SOURCE MATERIAL below:

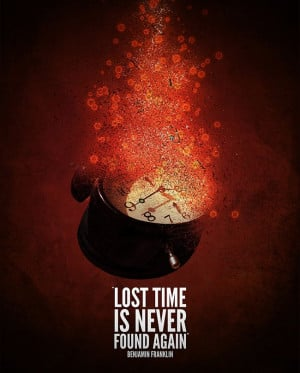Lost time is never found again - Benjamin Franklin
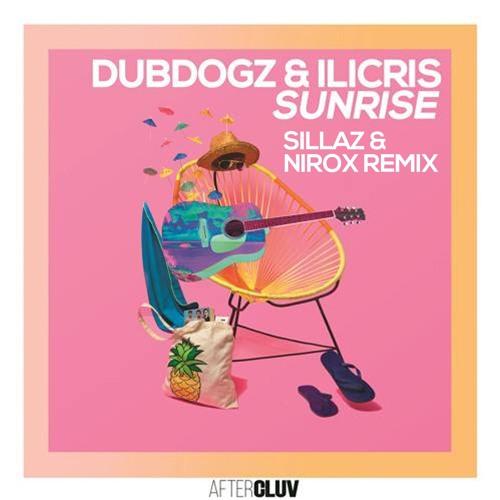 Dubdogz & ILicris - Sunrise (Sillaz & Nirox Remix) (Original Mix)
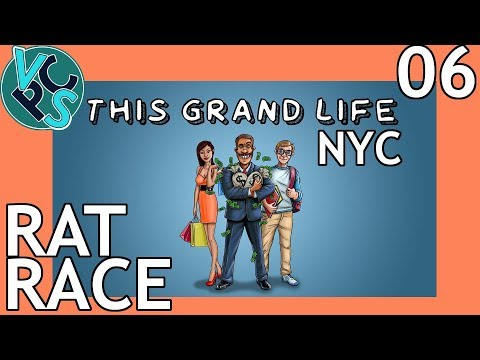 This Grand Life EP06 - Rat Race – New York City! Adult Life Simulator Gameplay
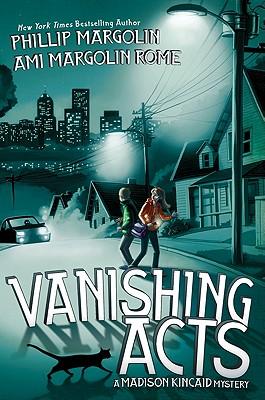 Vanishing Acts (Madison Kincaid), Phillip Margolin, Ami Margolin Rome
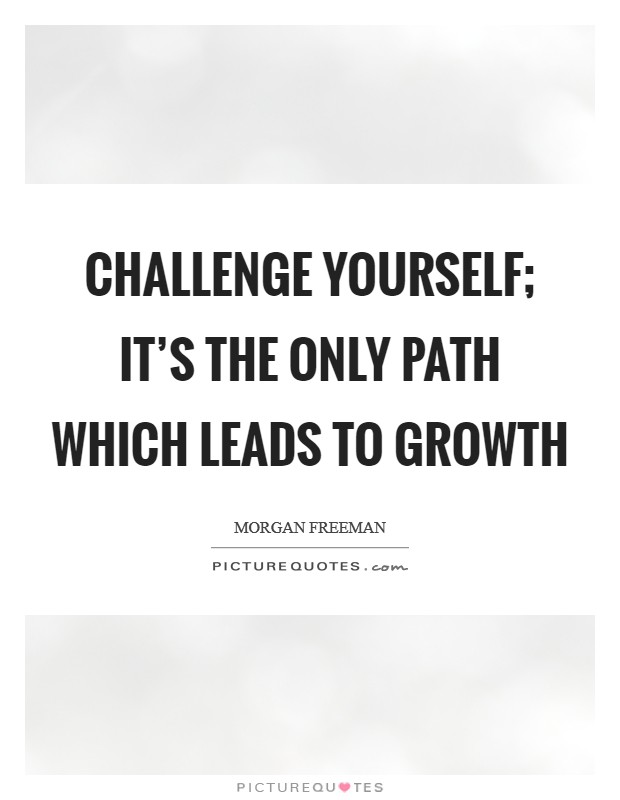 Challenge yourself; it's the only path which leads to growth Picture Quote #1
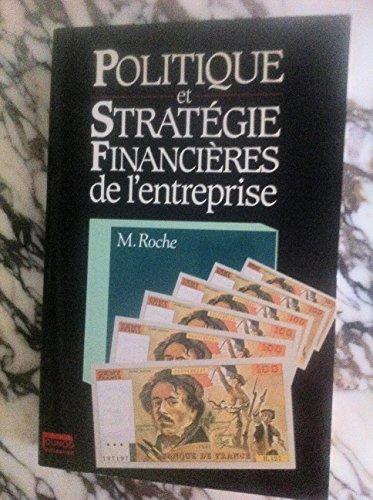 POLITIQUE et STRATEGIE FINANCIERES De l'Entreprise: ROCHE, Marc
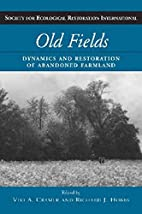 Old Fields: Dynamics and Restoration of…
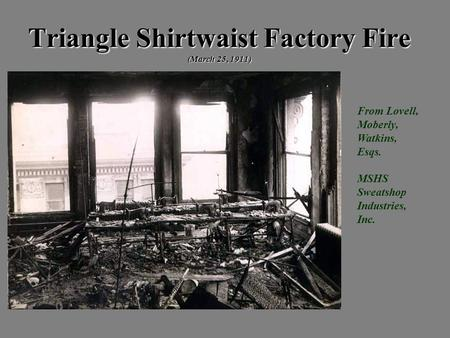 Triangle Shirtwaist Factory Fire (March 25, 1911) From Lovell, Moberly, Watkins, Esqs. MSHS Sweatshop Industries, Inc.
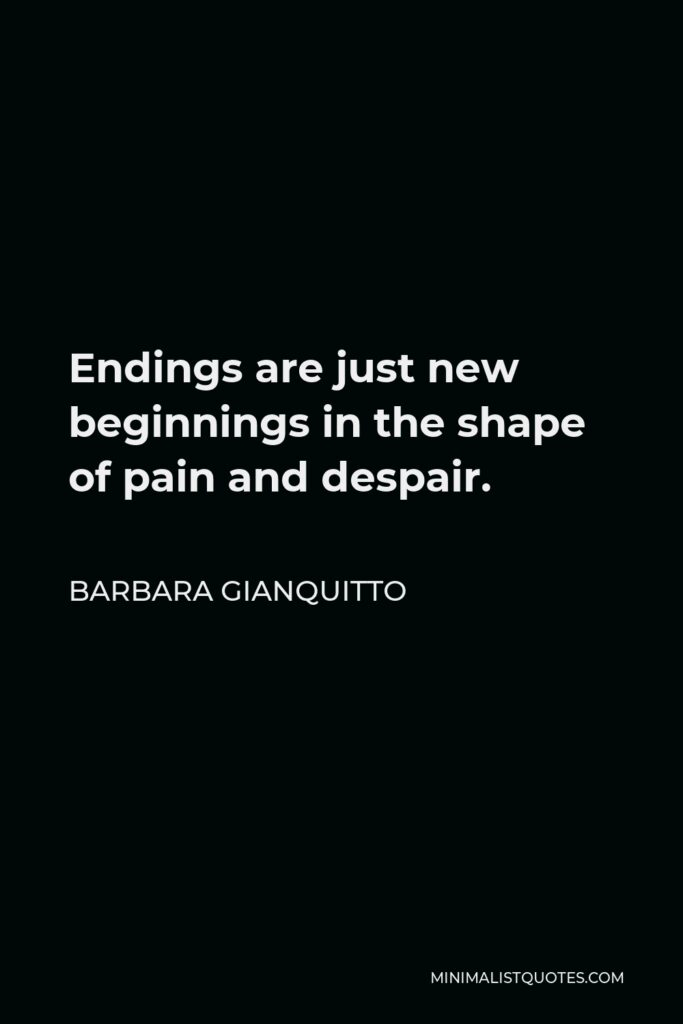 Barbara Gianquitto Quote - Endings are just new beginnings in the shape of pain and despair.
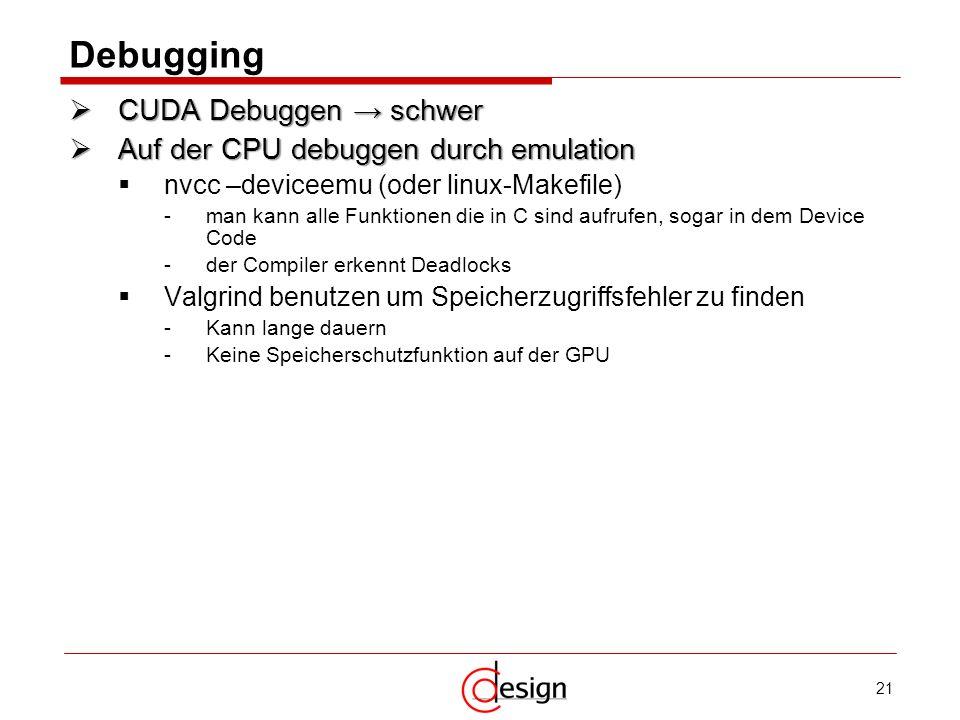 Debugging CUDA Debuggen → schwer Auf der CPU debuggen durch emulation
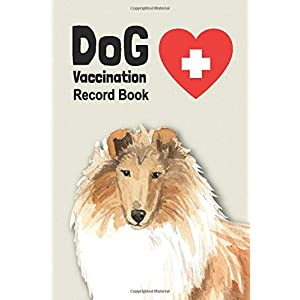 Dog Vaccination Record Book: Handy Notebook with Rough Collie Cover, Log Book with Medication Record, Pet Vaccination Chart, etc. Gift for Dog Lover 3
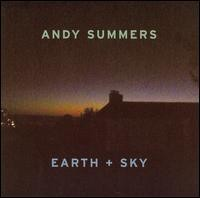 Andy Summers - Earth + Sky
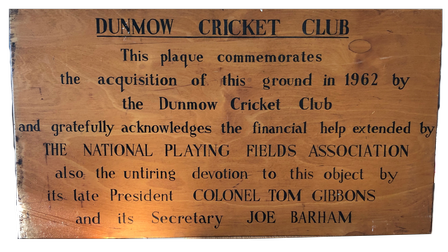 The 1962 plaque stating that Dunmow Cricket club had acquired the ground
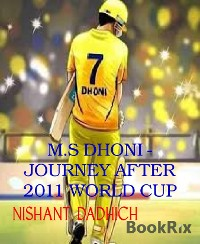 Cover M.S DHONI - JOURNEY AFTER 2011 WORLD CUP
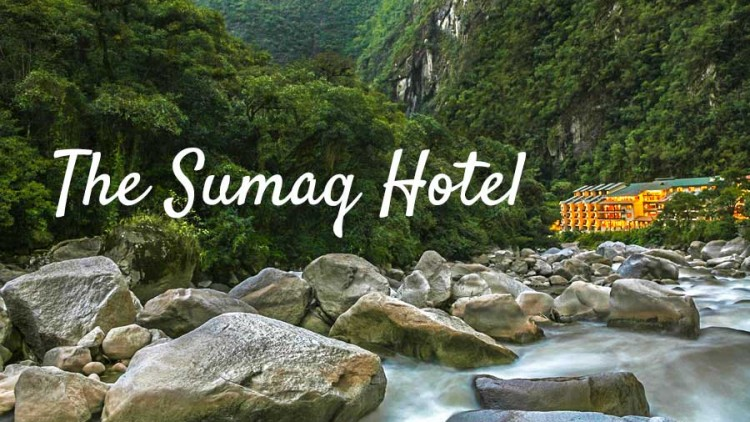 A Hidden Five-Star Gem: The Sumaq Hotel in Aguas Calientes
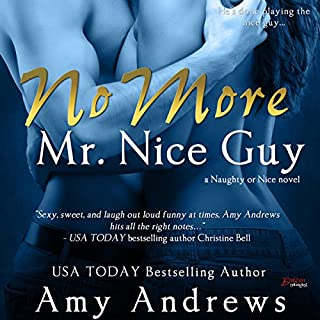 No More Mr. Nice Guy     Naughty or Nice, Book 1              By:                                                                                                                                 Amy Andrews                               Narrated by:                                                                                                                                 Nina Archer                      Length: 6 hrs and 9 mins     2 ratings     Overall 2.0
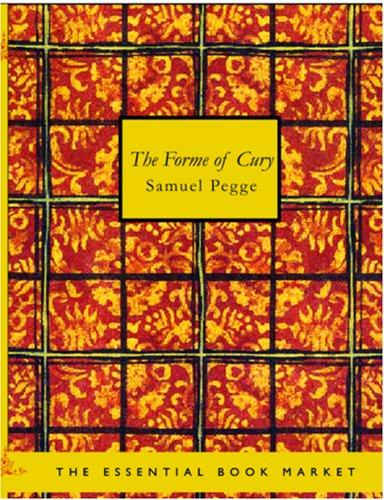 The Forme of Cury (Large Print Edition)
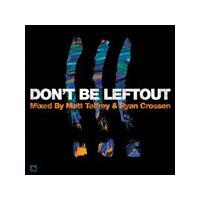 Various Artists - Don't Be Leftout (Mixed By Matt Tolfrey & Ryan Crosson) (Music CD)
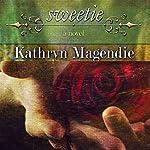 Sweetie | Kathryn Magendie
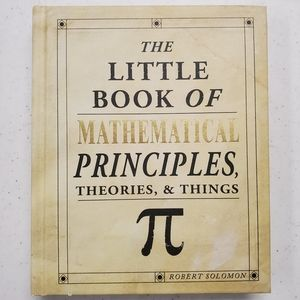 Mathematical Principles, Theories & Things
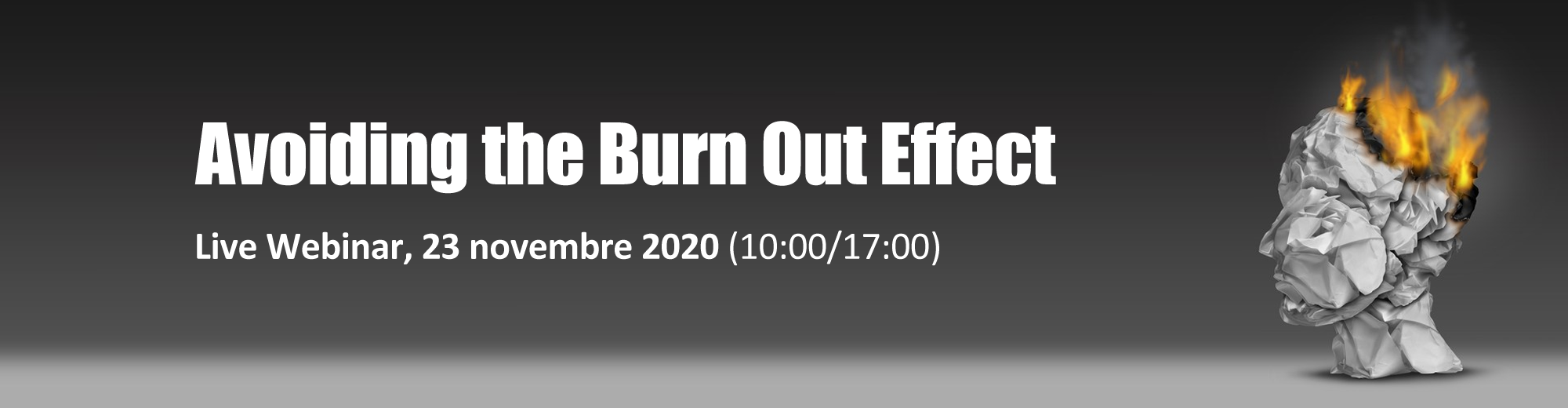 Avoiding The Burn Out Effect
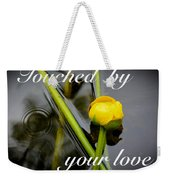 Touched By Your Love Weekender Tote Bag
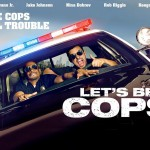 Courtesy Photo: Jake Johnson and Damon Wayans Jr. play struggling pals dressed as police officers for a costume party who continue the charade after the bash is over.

End of SOURCE MATERIAL.

> _ASSIGNED TASK_
Beginning with the line holding "Triangle Shirtwaist Factory" in the material above, restate word for word each line through the line holding "The 1962 plaque", and exclude pictures.

> _WRITTEN SOLUTION_
 Triangle Shirtwaist Factory Fire (March 25, 1911) From Lovell, Moberly, Watkins, Esqs. MSHS Sweatshop Industries, Inc.
 Barbara Gianquitto Quote - Endings are just new beginnings in the shape of pain and despair.
 Debugging CUDA Debuggen → schwer Auf der CPU debuggen durch emulation
 Dog Vaccination Record Book: Handy Notebook with Rough Collie Cover, Log Book with Medication Record, Pet Vaccination Chart, etc. Gift for Dog Lover 3
 Andy Summers - Earth + Sky
 The 1962 plaque stating that Dunmow Cricket club had acquired the ground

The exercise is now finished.